Hace unos meses, en el centro de Madrid apareció una señal de parking un tanto extraña. Era morada en lugar de azul y se erguía no sobre un espacio vacío, sino sobre un banco. Era un parking, pero no de coches, sino de personas. La campaña de marketing callejera de la compañía de VTC Cabify señalaba un problema cada día más evidente. El espacio que dedican las grandes ciudades al estacionamiento de vehículos es abusivo. En España, país donde la campaña tuvo lugar, más del 62% de los ciudadanos considera que existe demasiado espacio dedicado al coche, según una encuesta de la empresa. No es un caso aislado, sino una tendencia global.

Las ciudades se transformaron durante todo el siglo XX para dejar hueco al nuevo protagonista, el coche, pero a medida que avanza el siglo XXI este modelo se muestra más y más caduco. No es tanto un problema de las vías que recorre, especialmente interurbanas, que sirven para acortar distancias. El problema del espacio que reclama el coche, especialmente en ciudad, es aquel donde lo dejamos cuando está inactivo. Es el aparcamiento. En EE UU, un lugar donde el uso de coches particulares está muy extendido, hay mil millones de plazas de aparcamiento, cuatro por cada coche existente. Entre el 70% y el 80% de las calles en las grandes urbes europeas están ocupadas por vehículos particulares, que además permanecen aparcados el 95% del tiempo.

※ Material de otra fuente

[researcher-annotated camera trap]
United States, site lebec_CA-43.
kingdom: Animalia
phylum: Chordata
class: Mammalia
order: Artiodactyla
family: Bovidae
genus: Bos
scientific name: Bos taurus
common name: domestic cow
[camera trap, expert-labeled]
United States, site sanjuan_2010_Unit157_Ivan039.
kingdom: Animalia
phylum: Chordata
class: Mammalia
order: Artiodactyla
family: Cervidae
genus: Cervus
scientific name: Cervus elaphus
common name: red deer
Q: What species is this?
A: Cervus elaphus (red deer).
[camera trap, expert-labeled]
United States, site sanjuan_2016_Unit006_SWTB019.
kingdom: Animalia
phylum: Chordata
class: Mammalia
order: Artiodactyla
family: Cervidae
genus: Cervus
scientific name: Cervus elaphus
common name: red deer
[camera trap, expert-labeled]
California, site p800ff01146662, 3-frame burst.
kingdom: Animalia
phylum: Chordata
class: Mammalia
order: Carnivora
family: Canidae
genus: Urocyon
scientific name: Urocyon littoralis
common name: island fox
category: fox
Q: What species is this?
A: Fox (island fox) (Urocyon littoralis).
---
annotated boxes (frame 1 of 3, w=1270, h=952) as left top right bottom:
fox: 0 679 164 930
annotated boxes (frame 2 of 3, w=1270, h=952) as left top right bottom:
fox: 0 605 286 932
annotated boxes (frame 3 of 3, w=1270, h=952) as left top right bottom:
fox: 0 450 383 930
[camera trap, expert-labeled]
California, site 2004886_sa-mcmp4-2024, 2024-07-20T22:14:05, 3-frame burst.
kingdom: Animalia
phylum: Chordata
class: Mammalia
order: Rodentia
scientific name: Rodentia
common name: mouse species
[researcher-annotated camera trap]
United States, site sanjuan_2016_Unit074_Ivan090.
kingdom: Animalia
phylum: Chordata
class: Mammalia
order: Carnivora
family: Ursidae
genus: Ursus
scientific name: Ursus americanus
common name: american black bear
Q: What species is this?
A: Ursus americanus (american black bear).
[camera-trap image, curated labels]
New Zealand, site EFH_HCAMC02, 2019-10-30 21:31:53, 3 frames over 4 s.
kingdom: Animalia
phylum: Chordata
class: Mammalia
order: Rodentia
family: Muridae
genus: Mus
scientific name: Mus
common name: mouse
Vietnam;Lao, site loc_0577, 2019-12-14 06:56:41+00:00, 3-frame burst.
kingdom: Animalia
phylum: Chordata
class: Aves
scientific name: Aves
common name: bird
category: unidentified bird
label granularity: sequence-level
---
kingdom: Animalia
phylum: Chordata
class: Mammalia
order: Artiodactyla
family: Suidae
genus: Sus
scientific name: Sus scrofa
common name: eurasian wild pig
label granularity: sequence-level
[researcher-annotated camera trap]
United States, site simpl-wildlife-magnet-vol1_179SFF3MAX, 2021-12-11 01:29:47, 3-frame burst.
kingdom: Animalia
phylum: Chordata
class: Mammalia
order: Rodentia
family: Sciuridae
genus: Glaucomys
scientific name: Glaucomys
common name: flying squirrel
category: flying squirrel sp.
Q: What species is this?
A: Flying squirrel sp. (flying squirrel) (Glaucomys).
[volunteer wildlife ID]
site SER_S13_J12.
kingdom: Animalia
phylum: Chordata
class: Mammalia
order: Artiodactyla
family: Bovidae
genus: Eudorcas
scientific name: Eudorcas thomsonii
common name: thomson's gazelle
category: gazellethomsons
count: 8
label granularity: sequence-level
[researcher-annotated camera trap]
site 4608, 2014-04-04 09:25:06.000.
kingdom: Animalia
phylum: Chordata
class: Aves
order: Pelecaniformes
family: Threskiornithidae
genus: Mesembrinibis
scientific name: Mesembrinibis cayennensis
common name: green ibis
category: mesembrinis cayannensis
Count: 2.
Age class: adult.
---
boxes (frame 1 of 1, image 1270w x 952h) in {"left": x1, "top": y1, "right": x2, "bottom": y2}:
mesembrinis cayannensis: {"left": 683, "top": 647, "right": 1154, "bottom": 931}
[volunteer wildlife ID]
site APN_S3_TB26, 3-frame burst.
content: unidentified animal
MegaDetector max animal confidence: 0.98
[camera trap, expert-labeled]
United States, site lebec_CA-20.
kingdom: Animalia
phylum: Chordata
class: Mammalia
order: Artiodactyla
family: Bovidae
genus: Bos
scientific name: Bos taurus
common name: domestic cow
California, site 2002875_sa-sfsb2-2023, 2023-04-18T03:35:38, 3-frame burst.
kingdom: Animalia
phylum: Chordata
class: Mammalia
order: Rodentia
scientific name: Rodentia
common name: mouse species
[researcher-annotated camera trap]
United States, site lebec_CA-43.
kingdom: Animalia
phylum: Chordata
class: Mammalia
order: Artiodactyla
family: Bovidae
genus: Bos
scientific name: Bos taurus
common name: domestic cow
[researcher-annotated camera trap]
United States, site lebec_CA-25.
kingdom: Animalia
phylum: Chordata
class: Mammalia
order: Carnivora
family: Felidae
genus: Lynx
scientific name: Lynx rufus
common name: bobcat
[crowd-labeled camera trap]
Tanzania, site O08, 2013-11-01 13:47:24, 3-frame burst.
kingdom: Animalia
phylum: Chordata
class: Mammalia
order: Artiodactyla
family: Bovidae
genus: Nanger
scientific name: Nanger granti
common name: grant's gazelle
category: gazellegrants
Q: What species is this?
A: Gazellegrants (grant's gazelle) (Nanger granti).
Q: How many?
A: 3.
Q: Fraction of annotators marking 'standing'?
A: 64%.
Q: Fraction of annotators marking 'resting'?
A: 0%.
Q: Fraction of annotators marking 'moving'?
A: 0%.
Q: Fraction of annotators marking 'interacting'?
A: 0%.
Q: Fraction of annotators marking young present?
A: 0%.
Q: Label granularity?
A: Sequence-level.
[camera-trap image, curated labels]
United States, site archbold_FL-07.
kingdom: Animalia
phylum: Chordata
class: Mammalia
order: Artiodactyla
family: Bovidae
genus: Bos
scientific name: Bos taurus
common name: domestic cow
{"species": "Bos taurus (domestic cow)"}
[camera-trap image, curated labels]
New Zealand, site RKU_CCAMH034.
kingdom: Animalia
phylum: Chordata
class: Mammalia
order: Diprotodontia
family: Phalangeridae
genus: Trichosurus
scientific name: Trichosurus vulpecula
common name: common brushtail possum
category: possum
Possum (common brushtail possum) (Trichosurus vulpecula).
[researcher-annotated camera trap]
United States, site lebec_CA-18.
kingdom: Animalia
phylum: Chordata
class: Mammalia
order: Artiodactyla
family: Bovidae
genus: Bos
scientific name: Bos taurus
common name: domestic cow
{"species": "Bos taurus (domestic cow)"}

El parking no solo supone problemas de espacio en las ciudades. El tráfico de agitación, es decir, los trayectos en busca de un aparcamiento, puede llegar a representar el 30% de los coches en determinados momentos del día. De media, un coche pasa alrededor de 20 minutos en busca de una plaza. Esto supone más tráfico, más contaminación y molestias para los conductores. 

 

Algunas ciudades han decidido cortar el problema de raíz, limitando aún más el espacio para aparcar. El ejemplo más destacado es Oslo, que en 2017 decidió eliminar todas las plazas de aparcamiento de su centro histórico. Claro que partía de una situación favorable, tan solo el 12% de los residentes tenían coche. Otras ciudades como Ámsterdam o Londres han optado por gravar enormemente los aparcamientos en ciudad, desincentivando el uso del coche. 

Sin embargo, a largo plazo, parece que el problema se resolverá no tanto por acción de los ayuntamientos, sino por las tendencias de los conductores. Un informe reciente del Rocky Mountain Institute sostiene que la era de la propiedad de automóviles privados puede llegar a su fin dentro de una década, a medida que se abaratan las nuevas redes de vehículos compartidos, eléctricos y posiblemente autónomos. En lugar de comprar un coche, se puede contratar un transporte cada vez que se necesite. En el caso de los coches compartidos, pasaríamos de tener miles de vehículos inactivos la mayoría del tiempo a unos pocos que sirvieran a todos los vecinos de un barrio.

Este cambio tiene el potencial de revolucionar no solo la forma en la que conducimos, sino la forma en la que usamos la ciudad. Y hay margen para rediseñar las urbes en consecuencia. Con calles más pequeñas y menos plazas de aparcamiento, la ciudad dispondría de más terreno para construir, por ejemplo, más viviendas asequibles. O para crear espacios comunes. Si funciona, podría ser el inicio de una nueva forma de moverse y de vivir.